Faites d’huile ou de fleur de farine, d’orge ou de blé, ces offrandes végétales rappellent le récit mythique des origines, la première page de la Bible, où l’être humain reçoit de Dieu les produits de la terre et des arbres fruitiers en guise de nourriture : « Je vous donne toute plante qui porte sa semence sur toute la surface de la terre, et tout arbre dont le fruit porte sa semence : telle sera votre nourriture » (Gn 1,29). Bref, une alimentation végétarienne. Plus tard Dieu permettra à l’homme de manger de la viande : « Tout ce qui va et vient, tout ce qui vit sera votre nourriture ; comme je vous avais donné l’herbe verte, je vous donne tout cela » (Gn 9,3). Cependant, peu à peu se construira une invitation à renoncer à la violence, y compris dans la pratique du sacrifice. Certains auteurs voient là une influence de la Perse antique, puisque c’est grâce aux rois perses que les Israélites exilés à Babylone pourront rentrer à Jérusalem et y rebâtir le temple. Une pensée non-violente, cherchant plutôt à créer du lien et à respecter l’harmonie entre les êtres.

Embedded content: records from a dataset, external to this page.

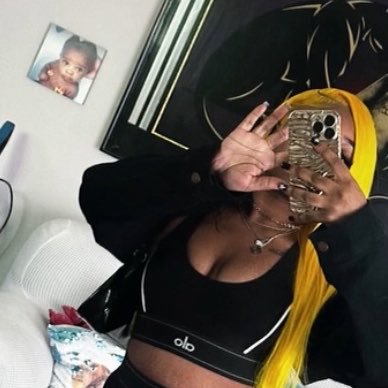 Judy 👅's profile picture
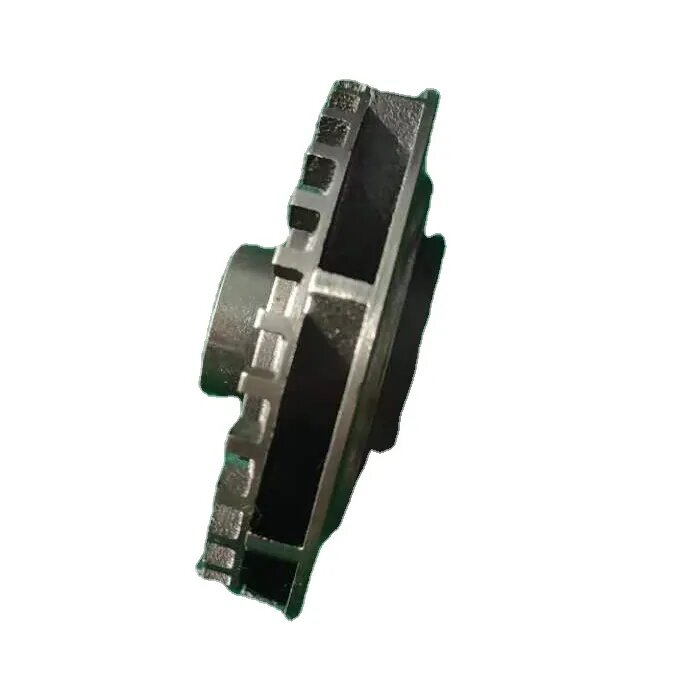 OEM lost wax process gear bearings factory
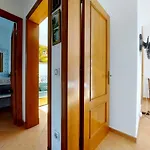 Tatil Evi Xenia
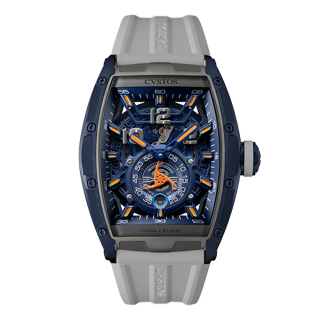 CVT-JET2-PS BLTTTT CVSTOS ȥ  åȥ饤ʡ2 P-S ȥޥƥå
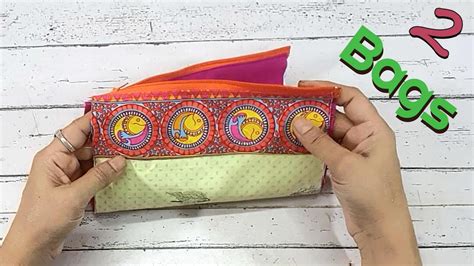 Image result for Tutorial On Making Bags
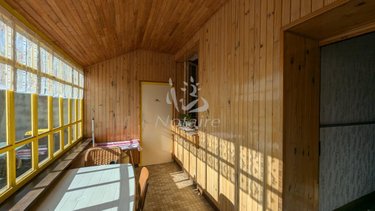 Maison a vendre Plouescat 29430 Finistère 145 m2 10 pièces 96400 euros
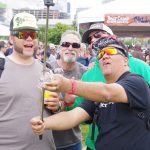 Beer-Camp-Across-America-Seattle-selfie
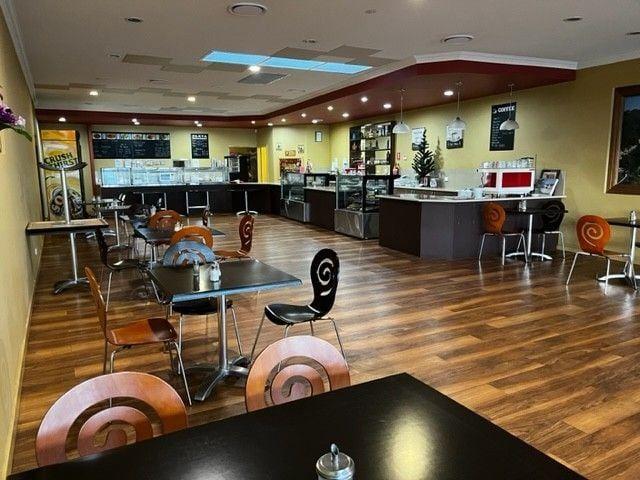 Property for sale in Coalville, Victoria
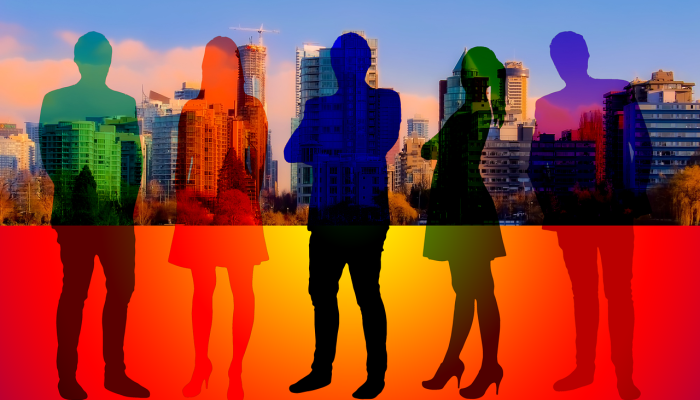 Meta表示，将对美国法官在与联邦贸易委员会的隐私纠纷中做出的裁决提起上诉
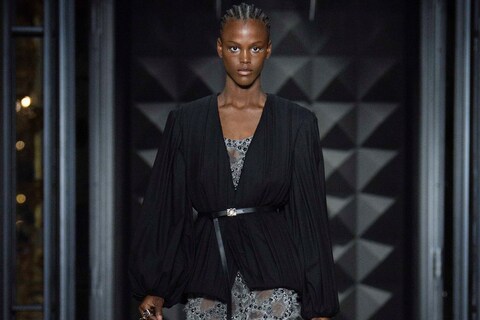 LOUIS_VUITTON_FW2324_LOOK_02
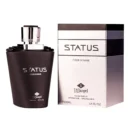 Tad Angel Status EDP Homme 100ML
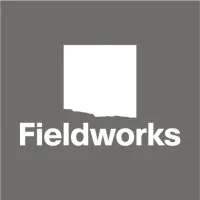 Fieldworks Custom Concrete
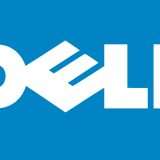 Dell in Serie A? Trattativa con lo Spezia Calcio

Or, lorsque Jésus invente le rite eucharistique – la veille de sa mort, si l’on en croit saint Paul (1 Co 11,23-26) et les évangiles (Mc 14,12…26 et parallèles) –, il ne va pas prendre l’agneau pascal pour se représenter, il ne dira pas, en offrant l’agneau : « Ceci est mon corps. » Que fait-il alors ? Il prend du pain et du vin, des aliments symboliques du quotidien et des jours de fête, et dit : « Ceci est mon corps… Ceci est mon sang, le sang de l’Alliance. » Non plus la chair et le sang d’animaux immolés, mais tout simplement un peu de pain et un peu de vin.
Et qu’est-ce que le pain et le vin ? Ce sont tout d’abord des aliments non sanglants, non issus du massacre d’un être vivant. Mais ce sont encore deux réalités d’ordre végétal qui, dans cet état, n’existent pas sur terre. On ne récolte pas du pain sur un arbre, et on ne tire pas le vin des tiges de la vigne, pas même de ses feuilles. Le pain et le vin n’existent pas dans la nature, mais proviennent d’une transformation de la nature effectuée par l’être humain. Grâce à l’intelligence qu’il a reçue de Dieu, celui-ci a inventé une manière plus durable, plus consistante, de manger les fruits de la terre : il faut certes du blé ou un autre type de grain, mais il faut aussi, et nécessairement, une bonne dose de travail humain. Non seulement le travail du cultivateur, qui va labourer son champ et moissonner son blé ou son orge, mais encore celui du meunier, puis celui du boulanger, qui vont transformer ce produit naturel en produit dérivé. Notre rite d’offertoire l’exprime à merveille : « Tu es béni Seigneur, Dieu de l’univers, toi qui nous donnes ce pain, fruit de la terre et du travail de l’homme […] Toi qui nous donnes ce vin, fruit de la vigne et du travail de l’homme… »
L’eucharistie, que nous honorons tout particulièrement en ce jour de fête, n’est donc pas tombée du ciel comme un cadeau tout cuit, prêt à l’emploi : il y faut la main de l’homme, le travail de cet être créé à l’image de Dieu. Le sacrement qui nourrit les croyants exprime de manière étroite la collaboration que Dieu attend de nous, sa plus chère créature. Nous sommes les collaborateurs de Dieu, clame saint Paul (par ex., 1 Co 3,9). Dans ce sacrement il n’y a rien de magique ; à chaque fois que nous le célébrons, il nous ramène à notre vocation de collaborateurs de Dieu, il nous invite à croire en ce Dieu qui fait alliance avec nous d’une façon si profonde.